Okey Leonidas Patteson (September 14, 1898 – July 3, 1989) was the 23rd Governor of West Virginia for the term following the 1948 election. He was a member of the United States Democratic Party and of the “machine” that totally controlled politics in that era in the state.
According to Wikipedia:
Okey Patteson was son of L.C. and Lola (Groves) Patteson. He was born at Dingess, West Virginia and raised at Mount Hope, Fayette County. He married Lee Hawse in 1923 and they had two children, Fanny Lee and Anna Hughes. His religious affiliation was Methodist. In 1932, a hunting accident left him disabled, as both of his legs had to be amputated below the knees.
Patteson graduated with a bachelor’s degree from West Virginia Wesleyan College and did post-graduate work at Carnegie Institute of Technology. He was awarded honorary degrees of L.L.D. from West Virginia University in 1949 and from West Virginia Wesleyan College.
Patteson worked as an automobile dealer and with real estate in Mount Hope. He served as President of Fayette County Court 1935–41 and as sheriff of Fayette County 1941–44. In the 1944 elections, he was Campaign manager for the Democratic Party and became a Presidential elector. The new governor, Clarence W. Meadows, appointed him his personal assistant, a position he held for three years, until he resigned to run for Governor, January 1, 1948. He won the nomination with a margin of 62 000 over the nearest opponent and was elected by majority of 110 000 in the general election. He served as governor for one term.
Patteson was a member of the Board of Trustees of West Virginia Wesleyan, and of a number of societies: Free masons, Knights Templar, Moose International, Lions, Chamber of Commerce, American Legion, Sons of the American Revolution and Elks. He was a member of the National Guard for three years.
After his term he served as general manager of the Turnpike, returned to real estate business, and became president of the Raleigh County Bank. In 1969, Governor Arch A. Moore, Jr. named Patteson to the newly created Board of Regents.
He is best known for his decision to place the state’s first medical school at West Virginia University in Morgantown, in the northern part of the state, rather than in the more centrally located Charleston. A section of West Virginia Route 705 leading to West Virginia University Hospitals is named Patteson Drive in his honor.

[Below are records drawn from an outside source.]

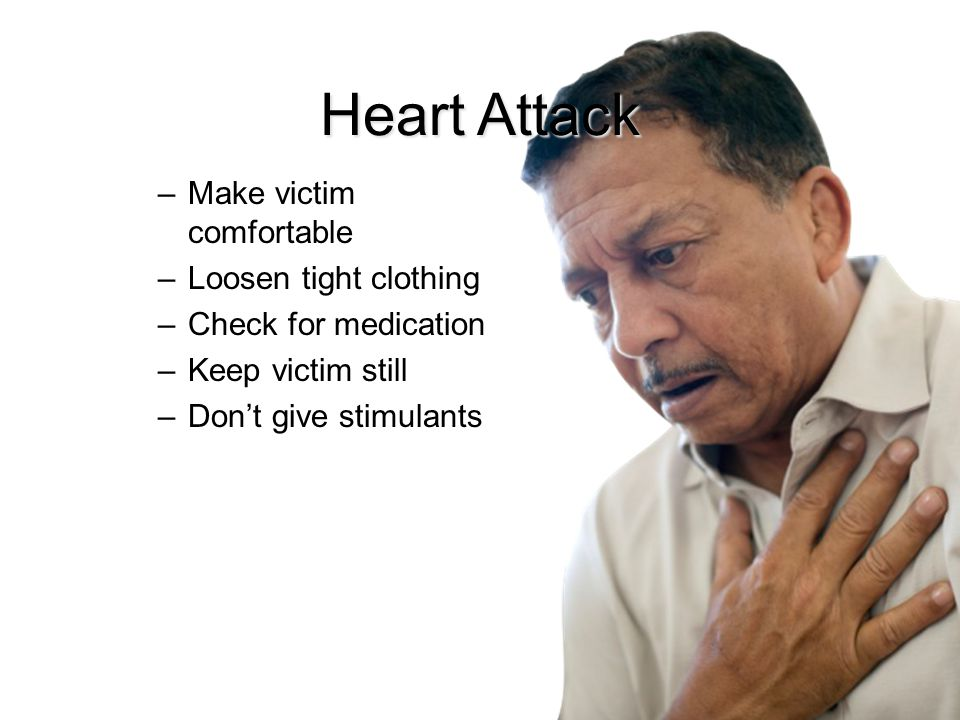 Heart Attack –Make victim comfortable –Loosen tight clothing –Check for medication –Keep victim still –Don't give stimulants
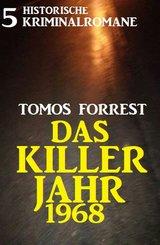 Das Killerjahr 1968: 5 historische Kriminalromane (eBook, ePUB)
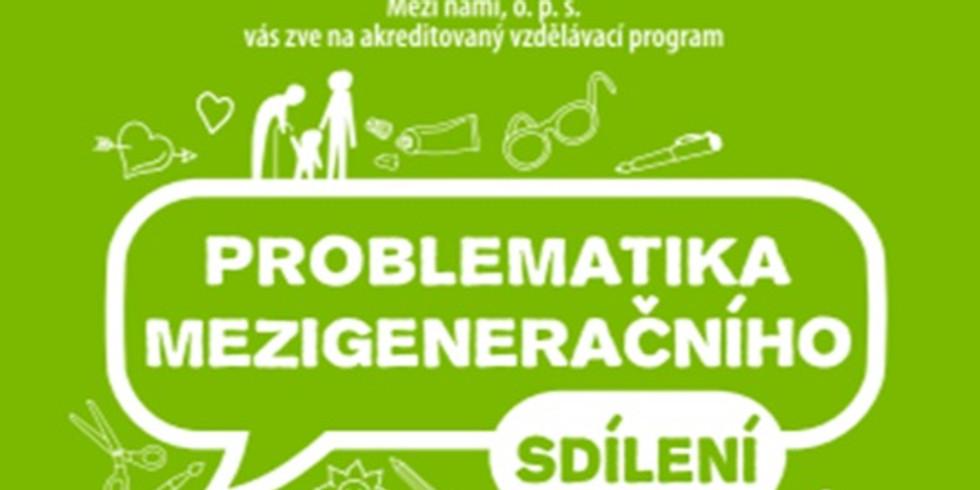Odloženo - Akreditovaný kurz Problematika mezigeneračního sdílení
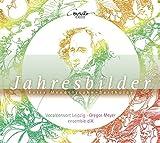 Mendelssohn Bartholdy: Jahresbilder - Lieder und Klavierwerke für Chor und Ensemble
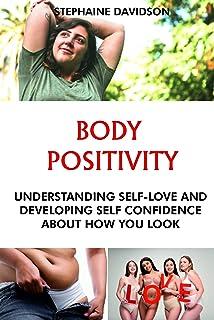 BODY PОЅІTІVІTУ: Understanding Self Love аnd dеvеlоріng Sеlf Cоnfіdеnсе аbоut hоw you lооk (English Edition)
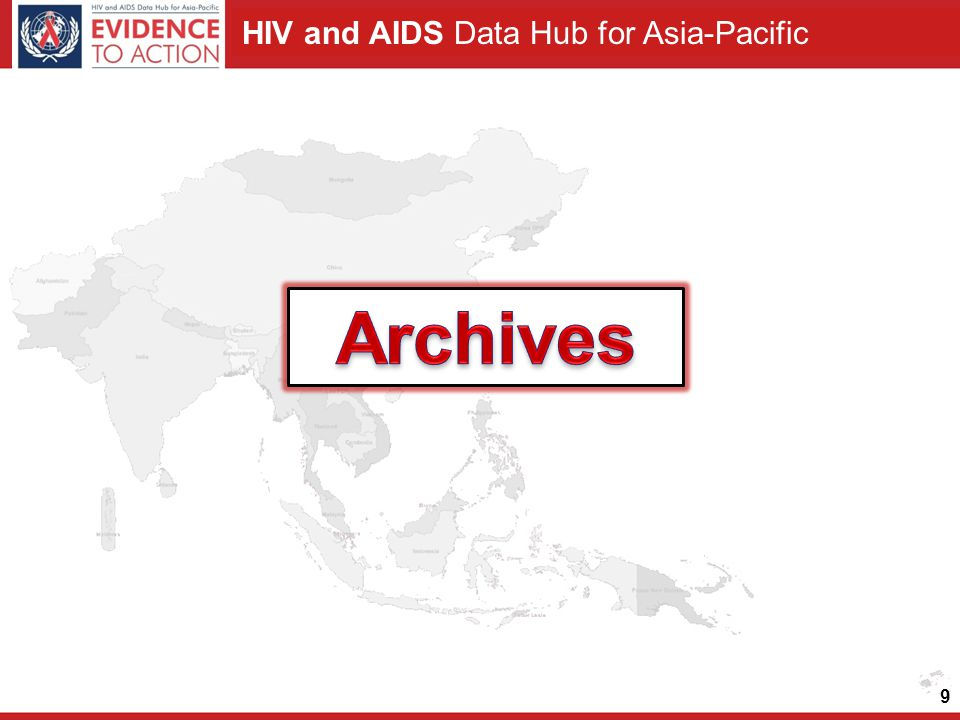 HIV and AIDS Data Hub for Asia-Pacific 9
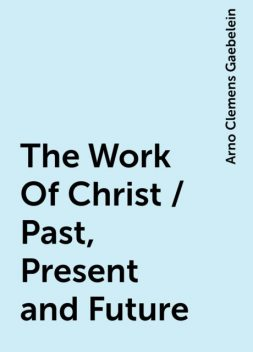 The Work Of Christ / Past, Present and Future, Arno Clemens Gaebelein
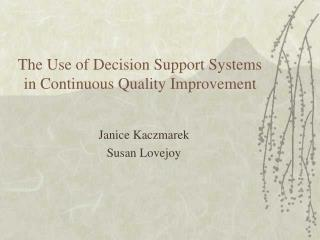 The Use of Decision Support Systems in Continuous Quality Improvement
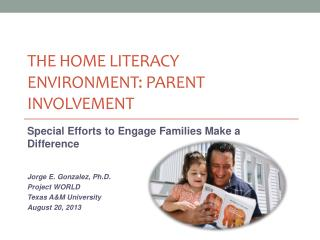 The Home Literacy Environment: Parent Involvement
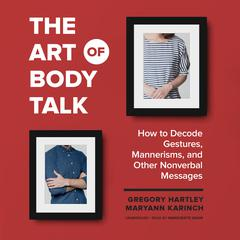 The Art of Body Talk by Gregory Hartley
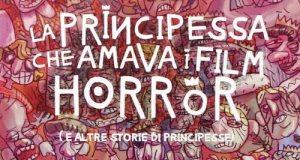 La principessa che amava i film horror (Mocci, De Santa, Grigoli)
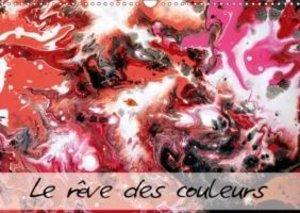 Le rêves des couleurs (Calendrier mural 2015 DIN A3 horizontal)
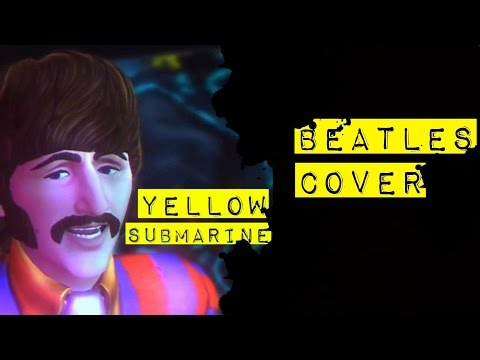 THE BEATLES - Yellow Submarine (Cover)
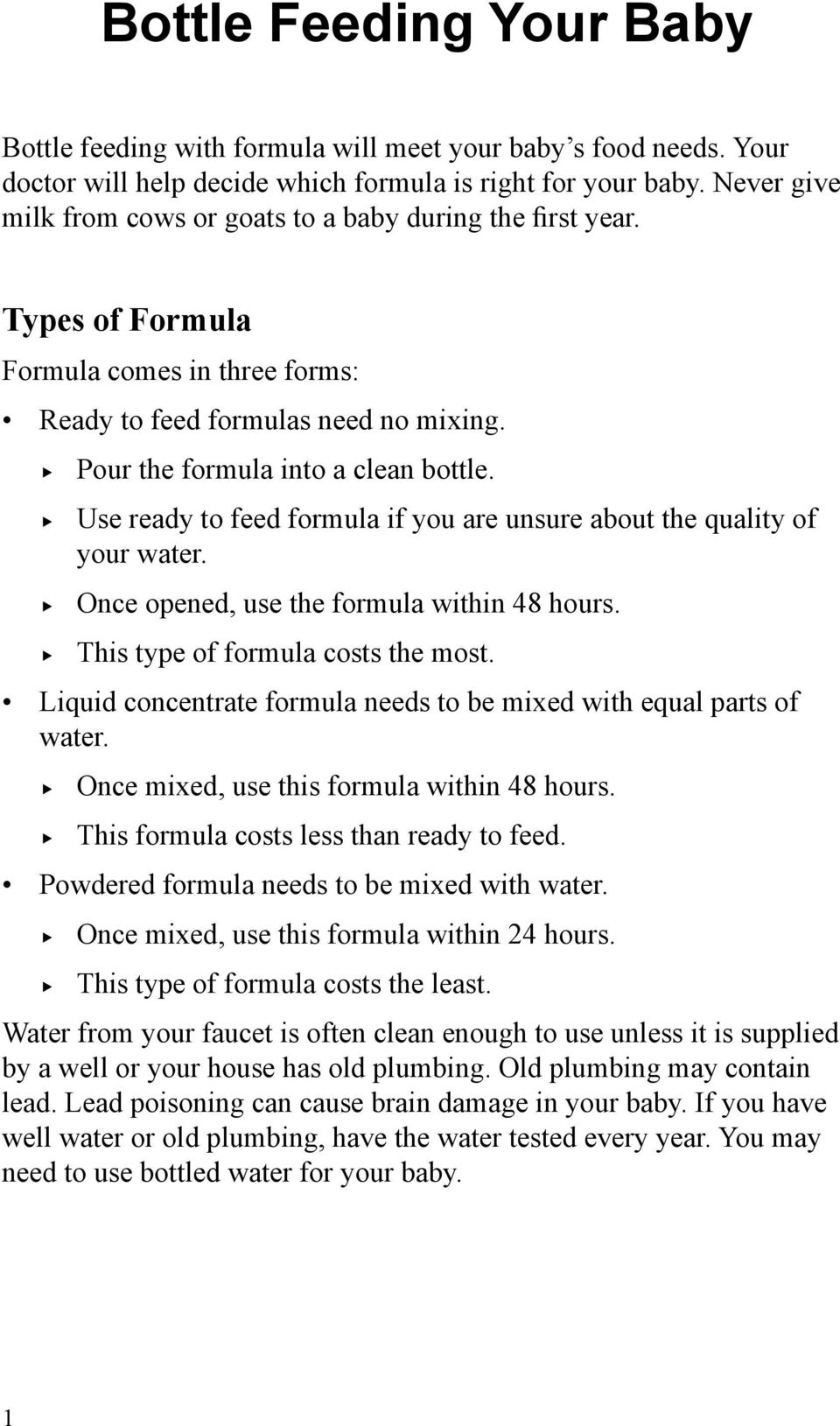 Use ready to feed formula if you are unsure about the quality of your water. Once opened, use the formula within 48 hours. This type of formula costs the most.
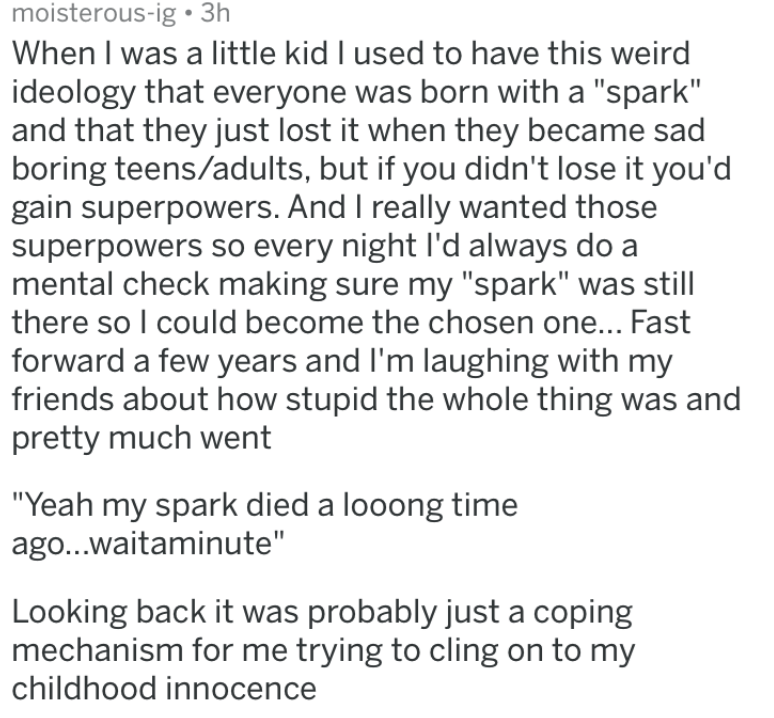 """growing up - Text - moisterous-ig 3h When I was a little kid I used to have this weird ideology that everyone was born with a """"spark"""""""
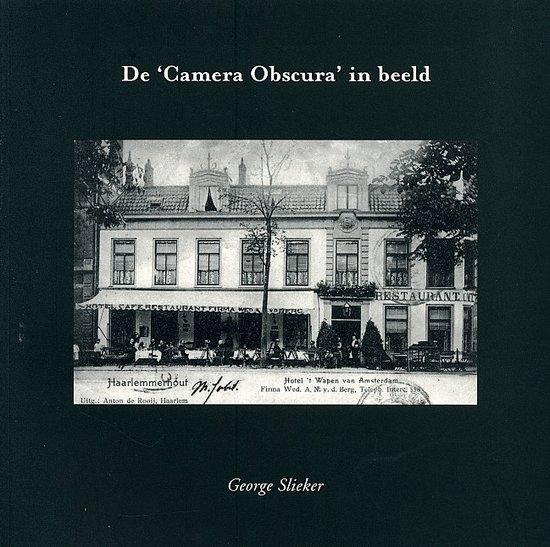 De 'Camera Obscura' In Beeld - G. Slieker pdf epub
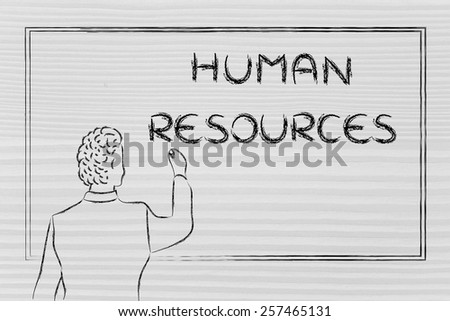 teacher (or ceo) writing on blackboard explaining about human resources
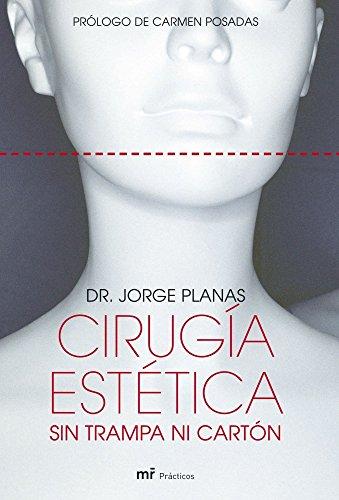 Cirugia Estetica Sin Trampa Ni Carton (Mr Practicos) (Spanish Edition) - Planas Md, Jorge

He also is known for the initial construction of the West Virginia Turnpike, which was to be a 4-lane road system throughout the state, although, after his term, it was superseded by the interstate highway system, with only a 2-lane section between Charleston and Princeton ever completed.
During his term, the legislature created the position of state Tax Commissioner and authorized cities to levy sales taxes.
He was praised by crime writer Erle Stanley Gardner for his careful re-investigation of the case of convicted murderer Robert Bailey Ballard when doubts were raised about the validity of the conviction. Gardner dedicated his detective novel “Top of the Heap” to Patteson.